# Work to be completed:
Arrange the lines of the material below as a JSON list of strings, one string per line with blank lines left out. Use only the lines from the one containing "Which, [166,53] or" up to and including the one containing "1.26 metres".

======== Entries supplied

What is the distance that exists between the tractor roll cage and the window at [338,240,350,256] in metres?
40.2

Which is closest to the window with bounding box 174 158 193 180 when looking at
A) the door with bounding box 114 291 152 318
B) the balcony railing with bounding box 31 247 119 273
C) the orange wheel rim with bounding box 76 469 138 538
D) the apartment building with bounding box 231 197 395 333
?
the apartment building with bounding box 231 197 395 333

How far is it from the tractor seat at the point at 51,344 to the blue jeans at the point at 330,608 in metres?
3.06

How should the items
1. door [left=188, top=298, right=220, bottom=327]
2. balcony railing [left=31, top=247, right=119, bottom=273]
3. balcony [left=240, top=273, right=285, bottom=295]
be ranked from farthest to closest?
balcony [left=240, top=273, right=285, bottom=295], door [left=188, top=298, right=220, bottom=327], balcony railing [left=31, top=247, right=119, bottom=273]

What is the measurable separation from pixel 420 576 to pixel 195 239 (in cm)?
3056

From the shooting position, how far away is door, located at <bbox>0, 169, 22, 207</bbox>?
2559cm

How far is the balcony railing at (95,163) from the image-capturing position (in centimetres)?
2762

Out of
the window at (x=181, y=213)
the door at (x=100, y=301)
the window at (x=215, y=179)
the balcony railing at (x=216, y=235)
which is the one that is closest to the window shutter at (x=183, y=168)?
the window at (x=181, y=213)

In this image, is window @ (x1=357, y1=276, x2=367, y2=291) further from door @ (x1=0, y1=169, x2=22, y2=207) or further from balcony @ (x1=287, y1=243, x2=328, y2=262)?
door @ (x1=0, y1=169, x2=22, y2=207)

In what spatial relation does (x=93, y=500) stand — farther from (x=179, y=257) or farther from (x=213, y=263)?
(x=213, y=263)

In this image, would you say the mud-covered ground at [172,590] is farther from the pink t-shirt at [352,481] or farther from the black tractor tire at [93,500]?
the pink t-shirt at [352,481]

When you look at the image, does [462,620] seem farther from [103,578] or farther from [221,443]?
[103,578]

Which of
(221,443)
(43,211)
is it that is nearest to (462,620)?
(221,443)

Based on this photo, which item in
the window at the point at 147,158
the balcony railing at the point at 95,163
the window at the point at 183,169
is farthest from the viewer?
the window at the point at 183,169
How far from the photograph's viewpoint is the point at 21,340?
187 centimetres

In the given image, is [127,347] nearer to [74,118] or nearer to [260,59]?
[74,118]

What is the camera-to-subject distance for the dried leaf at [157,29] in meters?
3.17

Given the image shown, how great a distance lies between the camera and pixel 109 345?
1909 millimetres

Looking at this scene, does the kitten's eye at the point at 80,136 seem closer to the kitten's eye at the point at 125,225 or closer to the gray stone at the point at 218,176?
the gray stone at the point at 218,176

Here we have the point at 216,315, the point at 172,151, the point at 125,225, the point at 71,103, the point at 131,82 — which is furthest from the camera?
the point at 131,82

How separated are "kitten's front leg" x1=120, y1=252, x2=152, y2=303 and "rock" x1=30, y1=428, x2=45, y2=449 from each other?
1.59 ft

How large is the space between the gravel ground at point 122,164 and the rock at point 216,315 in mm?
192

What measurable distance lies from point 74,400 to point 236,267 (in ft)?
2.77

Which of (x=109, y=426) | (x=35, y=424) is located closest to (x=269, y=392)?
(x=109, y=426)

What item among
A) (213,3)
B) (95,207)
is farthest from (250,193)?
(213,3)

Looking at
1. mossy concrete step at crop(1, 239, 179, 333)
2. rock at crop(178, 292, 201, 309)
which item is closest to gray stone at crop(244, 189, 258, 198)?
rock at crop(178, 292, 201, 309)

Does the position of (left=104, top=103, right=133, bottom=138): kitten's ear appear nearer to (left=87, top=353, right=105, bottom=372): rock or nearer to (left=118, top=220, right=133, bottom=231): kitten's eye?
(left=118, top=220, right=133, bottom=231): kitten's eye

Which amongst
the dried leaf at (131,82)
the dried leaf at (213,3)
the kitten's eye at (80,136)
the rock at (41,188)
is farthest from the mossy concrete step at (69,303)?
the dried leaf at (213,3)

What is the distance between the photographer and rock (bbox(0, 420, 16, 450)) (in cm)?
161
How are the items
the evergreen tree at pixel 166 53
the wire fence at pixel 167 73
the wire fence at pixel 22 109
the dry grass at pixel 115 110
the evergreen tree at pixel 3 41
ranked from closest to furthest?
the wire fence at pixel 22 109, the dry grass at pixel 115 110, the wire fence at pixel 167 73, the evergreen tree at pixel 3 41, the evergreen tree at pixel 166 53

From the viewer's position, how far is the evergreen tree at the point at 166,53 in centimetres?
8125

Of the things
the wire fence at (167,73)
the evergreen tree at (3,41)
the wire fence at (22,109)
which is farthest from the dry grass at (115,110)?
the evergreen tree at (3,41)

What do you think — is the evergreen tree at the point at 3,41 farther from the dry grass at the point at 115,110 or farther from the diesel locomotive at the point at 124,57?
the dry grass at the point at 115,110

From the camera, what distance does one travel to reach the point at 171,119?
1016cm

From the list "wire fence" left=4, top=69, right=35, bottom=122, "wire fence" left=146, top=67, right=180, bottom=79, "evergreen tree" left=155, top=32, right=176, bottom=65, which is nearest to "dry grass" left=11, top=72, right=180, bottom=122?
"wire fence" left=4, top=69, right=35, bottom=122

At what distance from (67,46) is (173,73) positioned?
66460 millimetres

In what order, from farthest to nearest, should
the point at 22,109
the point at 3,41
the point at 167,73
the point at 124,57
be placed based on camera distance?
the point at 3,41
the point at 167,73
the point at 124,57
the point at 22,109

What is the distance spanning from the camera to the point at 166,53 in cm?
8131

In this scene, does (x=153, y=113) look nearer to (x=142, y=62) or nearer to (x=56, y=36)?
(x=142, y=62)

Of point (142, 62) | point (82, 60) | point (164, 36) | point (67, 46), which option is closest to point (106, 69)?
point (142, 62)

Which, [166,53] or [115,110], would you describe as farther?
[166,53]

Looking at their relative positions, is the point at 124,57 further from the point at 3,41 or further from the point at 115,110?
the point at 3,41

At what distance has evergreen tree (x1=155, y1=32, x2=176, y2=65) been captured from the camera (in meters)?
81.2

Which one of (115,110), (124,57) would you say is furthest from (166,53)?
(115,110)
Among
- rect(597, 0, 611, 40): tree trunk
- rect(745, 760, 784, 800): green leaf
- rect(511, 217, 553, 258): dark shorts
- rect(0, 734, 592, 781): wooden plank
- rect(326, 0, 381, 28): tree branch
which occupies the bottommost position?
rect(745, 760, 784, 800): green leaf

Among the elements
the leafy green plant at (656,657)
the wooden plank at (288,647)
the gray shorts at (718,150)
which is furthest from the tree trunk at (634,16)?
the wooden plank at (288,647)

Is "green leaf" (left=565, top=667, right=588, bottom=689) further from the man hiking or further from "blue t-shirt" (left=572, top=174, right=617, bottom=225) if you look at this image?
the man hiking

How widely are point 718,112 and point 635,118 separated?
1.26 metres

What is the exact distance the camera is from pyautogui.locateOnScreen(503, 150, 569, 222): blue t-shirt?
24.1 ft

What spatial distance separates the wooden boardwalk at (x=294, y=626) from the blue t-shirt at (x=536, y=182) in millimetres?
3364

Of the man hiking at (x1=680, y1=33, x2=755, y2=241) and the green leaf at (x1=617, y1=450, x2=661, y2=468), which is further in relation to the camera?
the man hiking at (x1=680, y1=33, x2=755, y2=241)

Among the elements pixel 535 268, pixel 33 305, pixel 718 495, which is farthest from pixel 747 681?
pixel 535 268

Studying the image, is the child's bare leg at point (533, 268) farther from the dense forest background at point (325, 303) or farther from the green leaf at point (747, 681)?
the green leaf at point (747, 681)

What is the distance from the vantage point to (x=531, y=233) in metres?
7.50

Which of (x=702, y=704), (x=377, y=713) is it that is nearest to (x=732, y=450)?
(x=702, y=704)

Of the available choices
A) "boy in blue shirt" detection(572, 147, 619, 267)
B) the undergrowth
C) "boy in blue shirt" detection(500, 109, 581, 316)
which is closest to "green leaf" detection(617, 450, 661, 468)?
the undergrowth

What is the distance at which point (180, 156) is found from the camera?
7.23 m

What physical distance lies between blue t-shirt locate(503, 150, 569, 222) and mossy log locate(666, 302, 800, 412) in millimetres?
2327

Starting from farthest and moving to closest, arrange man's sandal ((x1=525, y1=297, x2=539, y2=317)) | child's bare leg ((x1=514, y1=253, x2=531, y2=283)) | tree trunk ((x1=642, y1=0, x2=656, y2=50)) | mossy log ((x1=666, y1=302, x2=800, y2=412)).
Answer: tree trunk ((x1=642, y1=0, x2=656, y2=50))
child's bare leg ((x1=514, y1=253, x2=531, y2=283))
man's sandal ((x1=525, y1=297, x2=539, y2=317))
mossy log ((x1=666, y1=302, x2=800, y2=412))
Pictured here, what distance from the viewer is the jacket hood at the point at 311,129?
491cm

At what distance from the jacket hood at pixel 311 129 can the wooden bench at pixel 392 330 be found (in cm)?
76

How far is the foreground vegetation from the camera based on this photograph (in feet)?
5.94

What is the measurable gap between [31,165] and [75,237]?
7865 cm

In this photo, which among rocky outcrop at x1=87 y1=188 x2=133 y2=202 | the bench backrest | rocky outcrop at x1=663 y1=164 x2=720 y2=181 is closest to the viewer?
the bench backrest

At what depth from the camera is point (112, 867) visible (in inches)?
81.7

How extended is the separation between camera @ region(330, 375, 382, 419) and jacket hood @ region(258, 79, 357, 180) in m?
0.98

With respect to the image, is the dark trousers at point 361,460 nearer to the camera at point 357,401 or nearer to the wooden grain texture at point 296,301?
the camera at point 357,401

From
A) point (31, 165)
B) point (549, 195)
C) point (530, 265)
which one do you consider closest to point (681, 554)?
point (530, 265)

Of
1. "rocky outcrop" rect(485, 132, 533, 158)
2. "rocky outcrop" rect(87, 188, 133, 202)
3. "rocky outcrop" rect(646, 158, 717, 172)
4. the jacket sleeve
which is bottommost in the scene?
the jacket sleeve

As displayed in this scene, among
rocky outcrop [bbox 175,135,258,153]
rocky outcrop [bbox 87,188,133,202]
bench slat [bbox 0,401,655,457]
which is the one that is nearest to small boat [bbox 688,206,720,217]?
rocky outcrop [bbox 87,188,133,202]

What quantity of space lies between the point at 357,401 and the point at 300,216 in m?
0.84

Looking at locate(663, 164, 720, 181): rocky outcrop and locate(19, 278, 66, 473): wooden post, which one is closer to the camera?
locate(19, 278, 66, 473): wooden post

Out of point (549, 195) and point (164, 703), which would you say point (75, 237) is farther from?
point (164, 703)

================

# Reply:
[
  "Which, [166,53] or [115,110], would you describe as farther?",
  "[166,53]",
  "Looking at their relative positions, is the point at 124,57 further from the point at 3,41 or further from the point at 115,110?",
  "the point at 3,41",
  "At what distance has evergreen tree (x1=155, y1=32, x2=176, y2=65) been captured from the camera (in meters)?",
  "81.2",
  "Which one of (115,110), (124,57) would you say is furthest from (166,53)?",
  "(115,110)",
  "Among",
  "- rect(597, 0, 611, 40): tree trunk",
  "- rect(745, 760, 784, 800): green leaf",
  "- rect(511, 217, 553, 258): dark shorts",
  "- rect(0, 734, 592, 781): wooden plank",
  "- rect(326, 0, 381, 28): tree branch",
  "which occupies the bottommost position?",
  "rect(745, 760, 784, 800): green leaf",
  "Among the elements",
  "the leafy green plant at (656,657)",
  "the wooden plank at (288,647)",
  "the gray shorts at (718,150)",
  "which is furthest from the tree trunk at (634,16)?",
  "the wooden plank at (288,647)",
  "Is \"green leaf\" (left=565, top=667, right=588, bottom=689) further from the man hiking or further from \"blue t-shirt\" (left=572, top=174, right=617, bottom=225) if you look at this image?",
  "the man hiking",
  "How widely are point 718,112 and point 635,118 separated?",
  "1.26 metres"
]